*Your task*.
Set down each line of the data below exactly as it stands, dropping the pictures.

*Supplied material*.

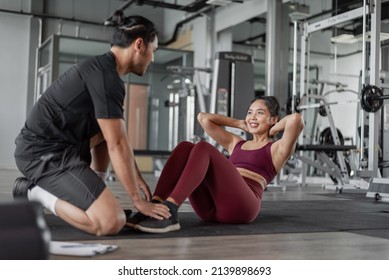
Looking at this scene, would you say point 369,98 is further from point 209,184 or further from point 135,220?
point 135,220

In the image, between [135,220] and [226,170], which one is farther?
[226,170]

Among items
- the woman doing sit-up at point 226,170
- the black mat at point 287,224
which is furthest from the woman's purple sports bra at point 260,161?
the black mat at point 287,224

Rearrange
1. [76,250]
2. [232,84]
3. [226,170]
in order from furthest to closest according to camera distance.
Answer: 1. [232,84]
2. [226,170]
3. [76,250]

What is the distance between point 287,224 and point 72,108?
1.27 metres

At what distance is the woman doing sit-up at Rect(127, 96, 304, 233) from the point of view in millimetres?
2061

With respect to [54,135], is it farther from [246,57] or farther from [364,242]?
[246,57]

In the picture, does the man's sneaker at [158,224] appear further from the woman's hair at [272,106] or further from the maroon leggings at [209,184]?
the woman's hair at [272,106]

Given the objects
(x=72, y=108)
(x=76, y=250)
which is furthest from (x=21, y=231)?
(x=72, y=108)

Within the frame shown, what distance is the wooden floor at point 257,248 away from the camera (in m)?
1.62

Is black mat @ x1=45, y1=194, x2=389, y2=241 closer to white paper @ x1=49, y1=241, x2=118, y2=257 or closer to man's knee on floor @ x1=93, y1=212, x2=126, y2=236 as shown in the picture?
man's knee on floor @ x1=93, y1=212, x2=126, y2=236

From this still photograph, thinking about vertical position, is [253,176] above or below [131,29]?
below

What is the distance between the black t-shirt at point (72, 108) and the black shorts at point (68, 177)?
0.13ft

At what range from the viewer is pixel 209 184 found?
2234 mm

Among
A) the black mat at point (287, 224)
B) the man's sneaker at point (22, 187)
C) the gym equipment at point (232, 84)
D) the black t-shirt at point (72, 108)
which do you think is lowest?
the black mat at point (287, 224)
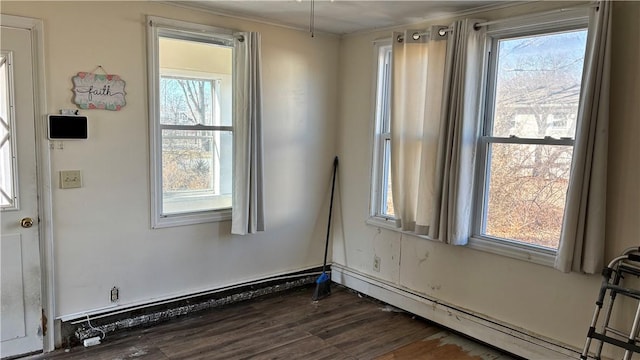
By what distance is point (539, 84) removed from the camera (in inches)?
116

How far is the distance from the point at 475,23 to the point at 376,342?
231 cm

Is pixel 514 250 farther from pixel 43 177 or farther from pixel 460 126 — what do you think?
pixel 43 177

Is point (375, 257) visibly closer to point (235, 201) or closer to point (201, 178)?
point (235, 201)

*Task result*.
Looking at this scene, would you say point 369,98 is further from point 209,184 or further from point 135,220?
point 135,220

In the image, between [135,220] and [226,170], which one is farther?
[226,170]

Among items
- the woman doing sit-up at point 226,170
- the black mat at point 287,224
which is furthest from the woman's purple sports bra at point 260,161?
the black mat at point 287,224

Rearrange
1. [76,250]
2. [232,84]
3. [226,170]
in order from furthest to closest according to camera distance.
Answer: 1. [232,84]
2. [226,170]
3. [76,250]

What is the distance between point 287,224 and point 72,108?
1.27 metres

At what distance is the woman doing sit-up at Rect(127, 96, 304, 233) from the point of view in millimetres?
2061

With respect to [54,135], is it farther from [246,57] or farther from [364,242]?
[246,57]

In the picture, does the man's sneaker at [158,224] appear further from the woman's hair at [272,106] or further from the maroon leggings at [209,184]?
the woman's hair at [272,106]

Given the objects
(x=72, y=108)
(x=76, y=250)
which is furthest from (x=21, y=231)?
(x=72, y=108)

Within the frame shown, what distance is the wooden floor at point 257,248 away from the camera (in m)?
1.62

Is black mat @ x1=45, y1=194, x2=389, y2=241 closer to white paper @ x1=49, y1=241, x2=118, y2=257 or closer to man's knee on floor @ x1=93, y1=212, x2=126, y2=236 as shown in the picture?
man's knee on floor @ x1=93, y1=212, x2=126, y2=236

From this still photograph, thinking about vertical position, is [253,176] above or below [131,29]?
below

What is the distance between the black t-shirt at point (72, 108) and the black shorts at point (68, 177)?
0.13ft

At what range from the viewer is pixel 209 184 found?
2234 mm

Among
A) the black mat at point (287, 224)
B) the man's sneaker at point (22, 187)
C) the gym equipment at point (232, 84)
D) the black t-shirt at point (72, 108)
which do you think is lowest?
the black mat at point (287, 224)
By what distance is point (539, 84) removed from the camera (in inches)?
116

How far is the distance from the point at 475,23 to the point at 376,342?
231 cm

Is pixel 514 250 farther from pixel 43 177 or farther from pixel 460 126 — what do you think?
pixel 43 177

Is point (375, 257) visibly closer to point (235, 201) or closer to point (201, 178)?
point (235, 201)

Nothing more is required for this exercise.